De hoofdrolspelers zijn homojongens die zich prostitueren om de kost te verdienen. Toch is dit geen ‘homo-erotische roman’, zoals de flaptekst beweert. Seksscènes komen er niet in voor, sterker nog, het boek gaat eigenlijk niet eens over homoseksualiteit als zelfstandig verschijnsel.
Weliswaar is Blue Boy, de hoofdpersoon, een jongen die in de glazen gemeenschap belandt als hij vanwege ‘onzedelijk gedrag’ van school is verwijderd en door zijn vader uit huis gejaagd. En parallel aan zijn verhaal loopt dat van zijn vrienden en voorgangers in het koninkrijk van het Nieuwe Park, waar ‘geen dagen, alleen nachten’ zijn.
Maar de ware inzet van het boek is de problematische verhouding van de jongens met hun vader, die hen heeft verstoten vanwege hun seksuele geaardheid.
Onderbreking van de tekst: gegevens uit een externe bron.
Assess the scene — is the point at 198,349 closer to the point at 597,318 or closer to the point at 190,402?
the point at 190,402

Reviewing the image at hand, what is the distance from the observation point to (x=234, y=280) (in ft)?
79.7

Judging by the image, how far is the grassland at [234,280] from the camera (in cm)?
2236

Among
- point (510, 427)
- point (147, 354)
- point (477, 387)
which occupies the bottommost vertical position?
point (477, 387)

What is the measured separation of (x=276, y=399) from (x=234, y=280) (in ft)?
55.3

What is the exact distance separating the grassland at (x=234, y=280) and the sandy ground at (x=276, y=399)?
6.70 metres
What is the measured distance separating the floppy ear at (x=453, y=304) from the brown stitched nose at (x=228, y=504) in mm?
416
Ze komen buiten de gemeenschap te staan waar ze tot dan toe deel van uitmaakten, en vanaf dat moment wordt hun leven volledig beheerst door de zoektocht naar liefde, geborgenheid en zelfrespect.
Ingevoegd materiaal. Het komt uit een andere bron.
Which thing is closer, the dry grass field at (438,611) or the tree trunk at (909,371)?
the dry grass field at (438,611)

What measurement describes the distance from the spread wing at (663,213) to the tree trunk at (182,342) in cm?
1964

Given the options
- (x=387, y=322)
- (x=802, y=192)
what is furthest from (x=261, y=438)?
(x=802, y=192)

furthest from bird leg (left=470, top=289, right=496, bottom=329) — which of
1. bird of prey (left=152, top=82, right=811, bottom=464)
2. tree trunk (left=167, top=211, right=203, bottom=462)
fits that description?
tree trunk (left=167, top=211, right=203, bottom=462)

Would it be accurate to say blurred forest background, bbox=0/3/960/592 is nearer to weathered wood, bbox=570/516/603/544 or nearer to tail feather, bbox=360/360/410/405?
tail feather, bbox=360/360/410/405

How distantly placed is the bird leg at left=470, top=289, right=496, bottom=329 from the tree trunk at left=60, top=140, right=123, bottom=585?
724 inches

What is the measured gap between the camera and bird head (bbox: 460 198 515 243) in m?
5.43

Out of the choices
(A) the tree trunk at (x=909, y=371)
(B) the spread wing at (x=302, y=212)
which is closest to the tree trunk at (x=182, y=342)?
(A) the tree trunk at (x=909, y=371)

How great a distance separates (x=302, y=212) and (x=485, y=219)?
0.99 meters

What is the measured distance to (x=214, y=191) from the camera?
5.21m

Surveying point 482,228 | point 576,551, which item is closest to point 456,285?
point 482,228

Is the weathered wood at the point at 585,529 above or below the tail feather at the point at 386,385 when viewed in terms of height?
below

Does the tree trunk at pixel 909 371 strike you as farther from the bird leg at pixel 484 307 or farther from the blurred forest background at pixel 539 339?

Pai richt zich daarbij vrijwel volledig op het gevoel van verlorenheid waartoe het conflict tussen vader en zoon leidt, zonder een van beiden te veroordelen: zowel vader als zoon lijdt onder de breuk. In een ingetogen stijl zonder sentimentalisme, die de gebeurtenissen voor zichzelf laat spreken, en met hier en daar een vleugje humor, toont Pai hoe een maatschappelijk systeem mensen in een bepaalde rol dwingt.
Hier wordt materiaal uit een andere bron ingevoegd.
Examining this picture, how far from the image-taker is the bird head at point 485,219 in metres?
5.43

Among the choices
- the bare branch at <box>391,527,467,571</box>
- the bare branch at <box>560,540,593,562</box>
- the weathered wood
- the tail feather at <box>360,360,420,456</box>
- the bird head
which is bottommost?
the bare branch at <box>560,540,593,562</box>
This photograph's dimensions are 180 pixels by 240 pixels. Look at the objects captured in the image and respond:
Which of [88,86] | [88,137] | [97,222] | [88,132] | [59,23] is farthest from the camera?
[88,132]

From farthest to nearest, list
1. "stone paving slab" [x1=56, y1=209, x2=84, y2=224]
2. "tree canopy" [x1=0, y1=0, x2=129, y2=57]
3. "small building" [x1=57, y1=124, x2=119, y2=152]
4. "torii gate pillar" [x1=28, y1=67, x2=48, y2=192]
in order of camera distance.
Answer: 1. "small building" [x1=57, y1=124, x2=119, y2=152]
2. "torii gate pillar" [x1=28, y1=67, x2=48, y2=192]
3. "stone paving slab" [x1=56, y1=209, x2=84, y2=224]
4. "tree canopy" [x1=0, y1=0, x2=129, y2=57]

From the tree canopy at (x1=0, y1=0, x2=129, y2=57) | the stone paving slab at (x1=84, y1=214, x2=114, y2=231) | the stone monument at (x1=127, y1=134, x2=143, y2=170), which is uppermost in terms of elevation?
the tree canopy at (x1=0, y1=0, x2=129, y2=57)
In de Chinese traditie is die dwang onlosmakelijk verbonden met het sterk moralistische confucianisme, waarin onvoorwaardelijk respect voor de ouders een belangrijke plaats inneemt. Tegen die achtergrond en die van het alledaagse leven in Taiwan in de jaren zestig en zeventig – de armoede, de avondklok, het militarisme, de relatie met China, de corruptie en het belang van persoonlijke betrekkingen om iets te bereiken – krijgt de strijd van Blue Boy tegen de eenzaamheid dimensie.
In de jaren negentig, toen de Taiwanese samenleving steeds democratischer en kapitalistischer werd, groeide Jongens van glas uit tot een waar cultboek, en in 2003 werd er een razend populaire televisieserie van gemaakt, waarin uiteraard vooral de homoseksualiteit werd benadrukt. Zo’n interpretatie is kenmerkend voor het huidige extraverte tijdsgewricht, maar met de verborgen, innerlijke wereld van het boek heeft het weinig meer te maken. Glas is snel gebroken.
Recensie in NRC Handelsblad van:
Pai Hsien-yung: Jongens van glas. Vertaald door Mark Leenhouts. De Geus, 412 blz.